The three videos are not a trilogy as such, nor do they comprise a single narrative. Much like Just’s other works, however, the three films are closely related thematically. They are also related in terms of their common setting. Just is investigating male-roles (and in a lesser degree female roles) within the framing of mainstream Hollywood movies. The Hollywood movie has if anything given us a collective consciousness for how men and women are, how they look and how they act. But the Hollywood structure is often simplified, clichéd and stereotyped. Through Jesper Just’s images and stories of men and women Just cleverly deconstructs the hegemony of this ideology, partly creating a foundation for an alternative understanding of these relations, and partly creating a basis for new types of relation which are strange and heartbreaking.

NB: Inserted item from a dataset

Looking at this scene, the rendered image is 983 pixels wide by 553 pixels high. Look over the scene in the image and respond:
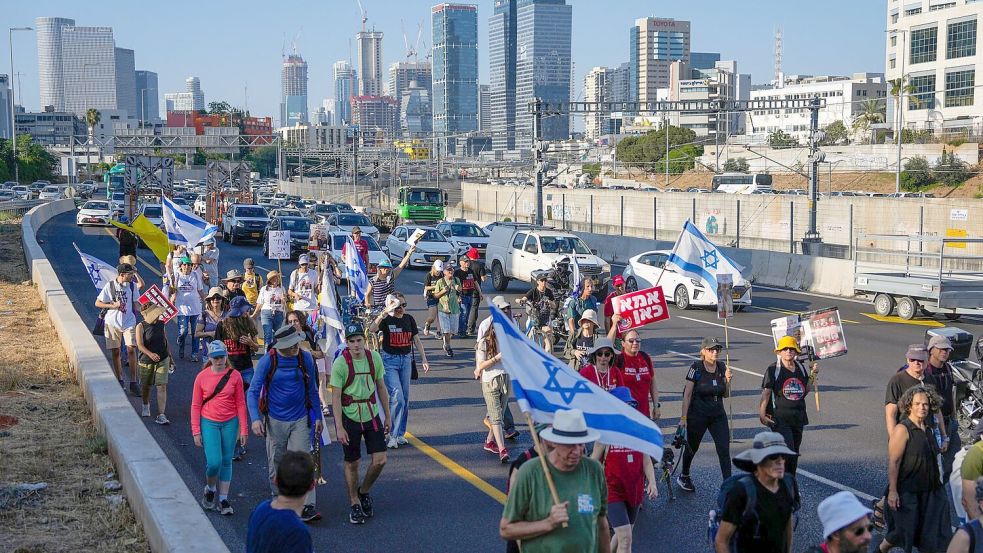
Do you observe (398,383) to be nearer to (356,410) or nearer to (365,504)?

Jesper Just is strongly inspired by film. He differs in this respect from the trend in contemporary art that makes use of the video media in a bid to document reality “close up” in ‘amateur’ style, without special technological tools or aestheticising effects, often with the hidden agenda of clearly marking a categorical difference between the video and film media, contemporary art and the film industry. On the contrary, Just consciously plays on the idea of video art as a construct that can verge on the real through the invention of fictions and the picturing of other worlds.
Just has exhibited several times in and outside Denmark. I the years to come Just’s works are being showed at; Midway Contemporary Art in St. Paul, Maze Gallery in Torino, The Power Plant in Toronto, Herning Art Museum in Denmark etc. Jesper Just is furthermore represented in several museums and private collections in Europe and North America.